Car après des mois de trithérapie, traitement médicamenteux qui permet à de nombreux malades de vivre avec le sida, Jean Wilson décide d'arrêter. « Les cachets ne passaient plus, j'avais beaucoup d'effets secondaires et plusieurs opérations programmées pour m'ôter des cellules pré cancéreuses. J'ai accepté la maladie, mais pas de vivre avec, explique-t-il. Mais il ne faut pas prendre exemple sur moi, on aurait tout faux ». Au-delà de ce choix « très personnel », Jean Wilson veut avant tout que son histoire marque les esprits. Son message : « Protégez-vous. La vie peut basculer à tout moment ». Aujourd'hui, le jeune homme a déclaré le sida.
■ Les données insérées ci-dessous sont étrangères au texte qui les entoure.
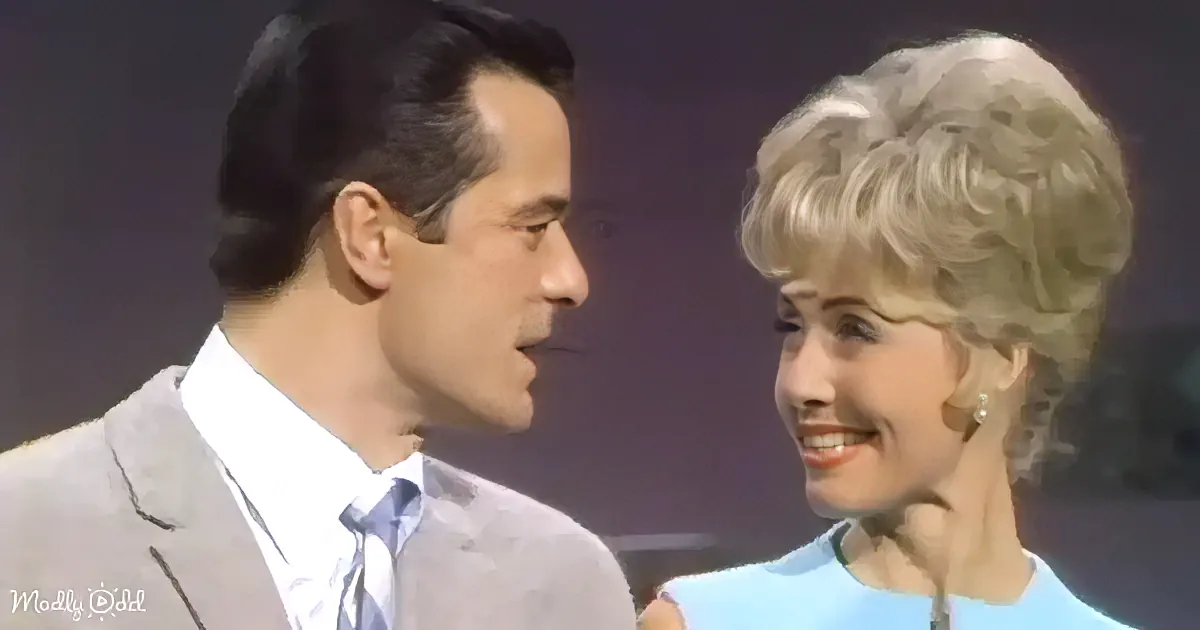 A man in a suit and tie stands beside a woman with blonde hair, both smiling.
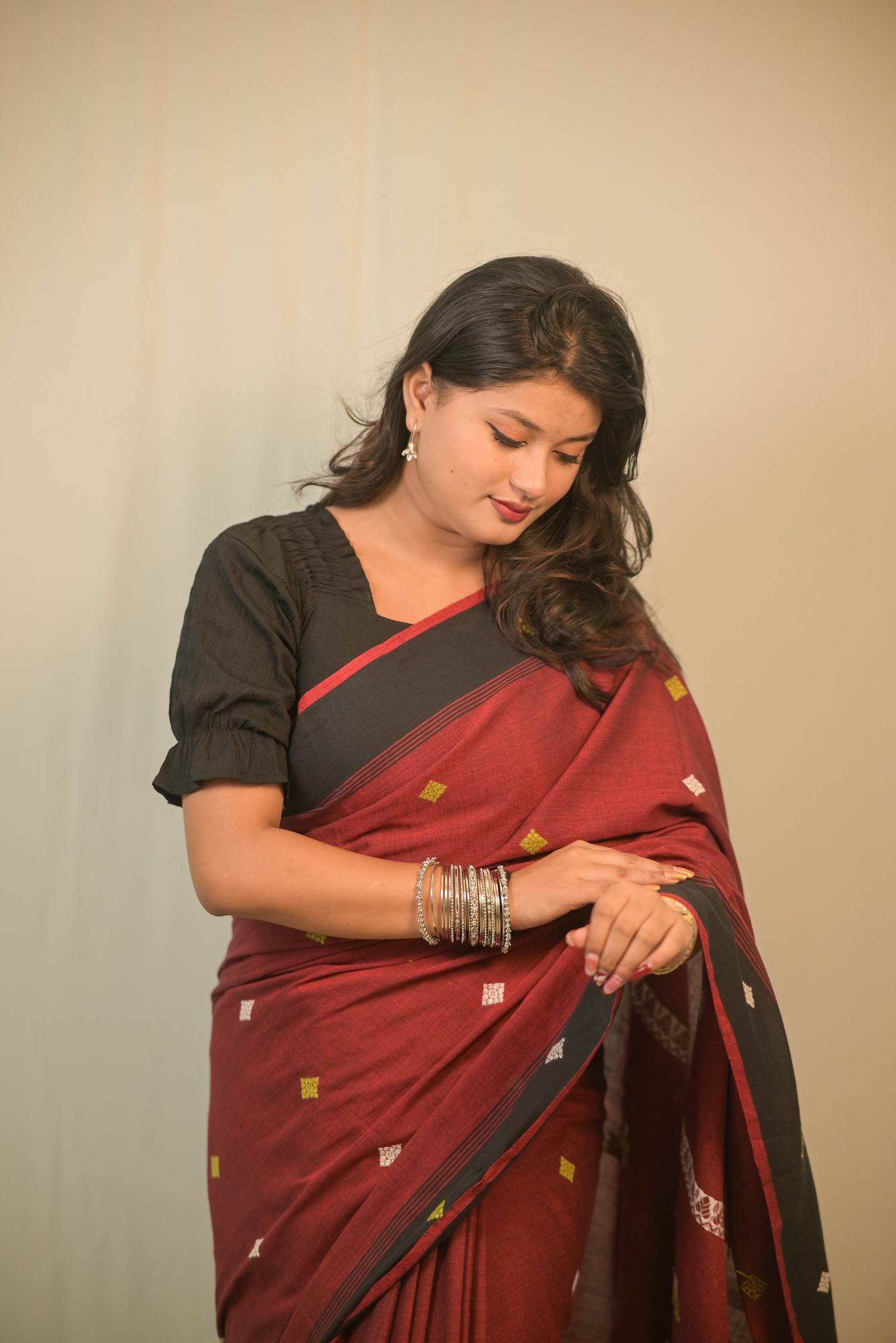 Maroon Handwoven Saree with Black Border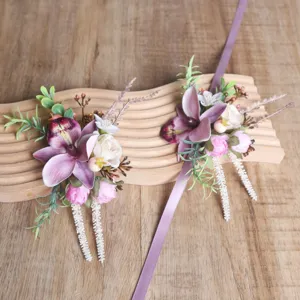 Detailed view of forest style purple artificial flower wrist corsage with ribbons, wedding floral.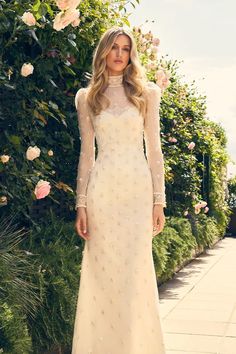 a woman in a white dress standing on a sidewalk next to flowers and greenery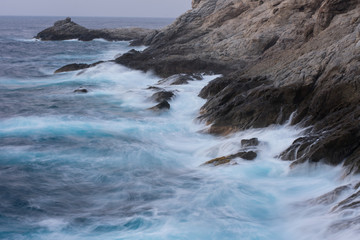 waves crashing on rocks at the blue hour in Ikaria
La maladie le ronge, provoquant de fortes douleurs et une grande fatigue. A ses côtés, son compagnon, resté fidèlement, et sa sœur, l'hébergent, le soutiennent. Mais la plupart de ses amis ont cessé d'appeler. Et ses parents n'ont plus donné signe de vie depuis trois ans. Leur silence, Jean Wilson le vit comme une véritable déchirure. « Il ne faut pas juger le malade. Il faut l' accompagner, car ni les jugements, ni la colère ne feront disparaître le sida, insiste-t-il. La sphère sociale et familiale est primordiale ».